Strategy and saying no
I liked the distinction between strategy and vision. Vision gives direction. Strategy is about making explicit trade-offs against the constraints you have right now.
Saying no matters as well. A lot of leadership seems to come down to protecting teams from too much work-in-progress.
Something I would add here is that strategy should be focused on a small number of organisation-wide priorities. If you have more than 3 or 4, you probably do not have a strategy at all. You have a wish list.
I think this is where many leadership teams make life harder for themselves. They avoid hard trade-offs, keep too many things in flight, and then wonder why teams feel stretched and progress feels thin everywhere.
Saying no is not a communication style. It is a core operating discipline. If leaders cannot narrow focus, the organisation pays for that ambiguity in coordination cost, context switching, and missed execution.
For further reading on this subject, I recommend reading Good Strategy Bad Strategy by Richard P. Rumelt.
Closing Thoughts
My main takeaway from An Elegant Puzzle is that strong organisations rely less on heroics and more on good systems.
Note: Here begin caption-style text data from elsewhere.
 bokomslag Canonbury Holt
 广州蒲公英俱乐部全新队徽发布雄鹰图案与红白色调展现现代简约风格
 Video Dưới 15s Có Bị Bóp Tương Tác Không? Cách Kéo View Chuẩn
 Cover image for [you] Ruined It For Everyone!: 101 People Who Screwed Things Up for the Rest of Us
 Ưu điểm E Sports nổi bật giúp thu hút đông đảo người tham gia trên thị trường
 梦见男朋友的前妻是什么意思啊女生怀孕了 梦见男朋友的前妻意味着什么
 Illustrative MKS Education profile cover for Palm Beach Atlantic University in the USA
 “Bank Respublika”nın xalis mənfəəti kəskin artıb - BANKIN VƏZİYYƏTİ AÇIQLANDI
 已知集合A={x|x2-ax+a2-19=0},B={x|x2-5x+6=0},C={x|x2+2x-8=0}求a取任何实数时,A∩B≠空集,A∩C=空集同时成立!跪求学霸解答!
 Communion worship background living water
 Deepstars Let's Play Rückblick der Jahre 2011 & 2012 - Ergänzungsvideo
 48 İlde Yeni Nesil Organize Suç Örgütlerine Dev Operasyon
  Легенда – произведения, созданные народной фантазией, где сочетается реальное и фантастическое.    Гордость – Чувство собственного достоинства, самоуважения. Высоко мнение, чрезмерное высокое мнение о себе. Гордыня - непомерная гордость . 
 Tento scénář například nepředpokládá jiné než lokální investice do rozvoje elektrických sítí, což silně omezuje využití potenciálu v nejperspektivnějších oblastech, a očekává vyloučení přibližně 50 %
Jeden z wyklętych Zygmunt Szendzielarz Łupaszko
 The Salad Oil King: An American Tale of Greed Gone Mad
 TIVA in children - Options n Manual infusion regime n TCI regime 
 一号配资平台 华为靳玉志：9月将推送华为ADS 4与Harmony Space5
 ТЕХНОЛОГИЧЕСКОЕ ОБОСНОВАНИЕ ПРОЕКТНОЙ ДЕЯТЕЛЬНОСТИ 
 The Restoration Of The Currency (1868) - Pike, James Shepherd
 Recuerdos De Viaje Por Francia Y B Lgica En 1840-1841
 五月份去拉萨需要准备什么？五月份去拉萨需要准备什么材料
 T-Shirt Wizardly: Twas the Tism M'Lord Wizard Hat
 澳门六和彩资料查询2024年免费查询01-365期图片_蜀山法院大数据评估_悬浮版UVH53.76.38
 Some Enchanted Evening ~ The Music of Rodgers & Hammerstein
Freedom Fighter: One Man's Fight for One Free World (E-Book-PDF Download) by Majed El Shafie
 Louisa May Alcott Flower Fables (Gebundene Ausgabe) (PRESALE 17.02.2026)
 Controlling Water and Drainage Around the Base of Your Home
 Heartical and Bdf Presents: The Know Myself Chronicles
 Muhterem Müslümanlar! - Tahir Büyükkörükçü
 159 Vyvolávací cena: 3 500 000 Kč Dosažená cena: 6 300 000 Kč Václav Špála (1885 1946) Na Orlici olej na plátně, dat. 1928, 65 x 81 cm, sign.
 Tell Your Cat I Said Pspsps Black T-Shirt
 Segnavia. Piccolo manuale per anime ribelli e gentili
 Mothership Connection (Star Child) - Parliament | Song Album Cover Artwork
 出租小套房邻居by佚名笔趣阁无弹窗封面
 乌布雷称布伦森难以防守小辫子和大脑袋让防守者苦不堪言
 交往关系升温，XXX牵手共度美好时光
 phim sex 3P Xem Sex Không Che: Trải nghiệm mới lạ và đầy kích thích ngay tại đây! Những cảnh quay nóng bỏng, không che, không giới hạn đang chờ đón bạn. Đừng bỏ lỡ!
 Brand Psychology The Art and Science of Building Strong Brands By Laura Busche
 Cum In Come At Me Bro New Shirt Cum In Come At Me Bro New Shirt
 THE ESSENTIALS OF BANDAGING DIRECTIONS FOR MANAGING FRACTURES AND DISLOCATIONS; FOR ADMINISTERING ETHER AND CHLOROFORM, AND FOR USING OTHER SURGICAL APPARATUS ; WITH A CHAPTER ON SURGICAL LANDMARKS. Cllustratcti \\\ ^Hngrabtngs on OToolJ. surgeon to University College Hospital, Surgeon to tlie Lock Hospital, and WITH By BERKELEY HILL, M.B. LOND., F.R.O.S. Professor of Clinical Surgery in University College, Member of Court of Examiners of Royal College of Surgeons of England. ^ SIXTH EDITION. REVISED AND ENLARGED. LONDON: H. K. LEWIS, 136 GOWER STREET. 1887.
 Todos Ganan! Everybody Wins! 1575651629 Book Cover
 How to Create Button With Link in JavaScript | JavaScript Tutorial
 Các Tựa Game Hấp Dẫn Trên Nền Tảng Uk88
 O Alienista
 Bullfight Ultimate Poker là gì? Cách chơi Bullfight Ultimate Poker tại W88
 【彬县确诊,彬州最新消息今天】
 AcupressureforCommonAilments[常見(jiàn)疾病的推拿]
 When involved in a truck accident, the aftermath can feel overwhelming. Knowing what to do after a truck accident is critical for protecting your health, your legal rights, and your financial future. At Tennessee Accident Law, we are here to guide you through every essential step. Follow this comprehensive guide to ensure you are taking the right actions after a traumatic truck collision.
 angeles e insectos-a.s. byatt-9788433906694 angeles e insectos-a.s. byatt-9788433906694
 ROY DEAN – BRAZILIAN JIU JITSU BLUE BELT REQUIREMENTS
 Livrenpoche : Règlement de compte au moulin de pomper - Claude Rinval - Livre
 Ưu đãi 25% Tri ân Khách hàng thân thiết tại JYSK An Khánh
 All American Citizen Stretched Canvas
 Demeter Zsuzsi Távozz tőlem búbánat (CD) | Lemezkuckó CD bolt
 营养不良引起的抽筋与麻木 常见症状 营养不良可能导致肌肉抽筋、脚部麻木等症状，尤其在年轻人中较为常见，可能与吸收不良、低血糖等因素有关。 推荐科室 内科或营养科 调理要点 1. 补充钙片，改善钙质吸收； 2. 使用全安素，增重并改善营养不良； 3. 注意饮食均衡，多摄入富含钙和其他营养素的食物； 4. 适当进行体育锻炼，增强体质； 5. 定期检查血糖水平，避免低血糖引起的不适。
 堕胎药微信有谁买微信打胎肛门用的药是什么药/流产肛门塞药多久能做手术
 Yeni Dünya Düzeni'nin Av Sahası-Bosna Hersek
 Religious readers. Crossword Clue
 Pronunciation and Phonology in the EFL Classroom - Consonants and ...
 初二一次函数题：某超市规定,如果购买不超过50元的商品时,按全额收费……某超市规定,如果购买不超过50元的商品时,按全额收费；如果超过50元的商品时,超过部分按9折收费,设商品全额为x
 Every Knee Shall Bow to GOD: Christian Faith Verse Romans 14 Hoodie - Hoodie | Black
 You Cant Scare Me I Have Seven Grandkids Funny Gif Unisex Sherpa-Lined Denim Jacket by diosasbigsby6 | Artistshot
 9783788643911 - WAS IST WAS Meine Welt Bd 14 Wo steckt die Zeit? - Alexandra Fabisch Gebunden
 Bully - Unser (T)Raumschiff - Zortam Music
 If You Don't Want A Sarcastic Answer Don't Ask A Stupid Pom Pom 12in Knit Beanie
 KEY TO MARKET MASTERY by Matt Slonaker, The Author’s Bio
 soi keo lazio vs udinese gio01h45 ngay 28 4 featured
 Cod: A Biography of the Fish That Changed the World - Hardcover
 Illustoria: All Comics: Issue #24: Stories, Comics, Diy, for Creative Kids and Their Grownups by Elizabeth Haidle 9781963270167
Clear ownership, stable teams, sensible scope, protected technical investment, and a bit of breathing room do not sound especially glamorous, but they matter a great deal.
That is one reason I think the book is worth reading. It reinforces a view of engineering leadership that I find increasingly important: the job is not simply to push teams harder or motivate individuals more. The job is to design an environment in which good decisions, steady execution, and healthy teams are more likely by default.
The best engineering leaders I have seen are not heroic fire-fighters. They are thoughtful system builders.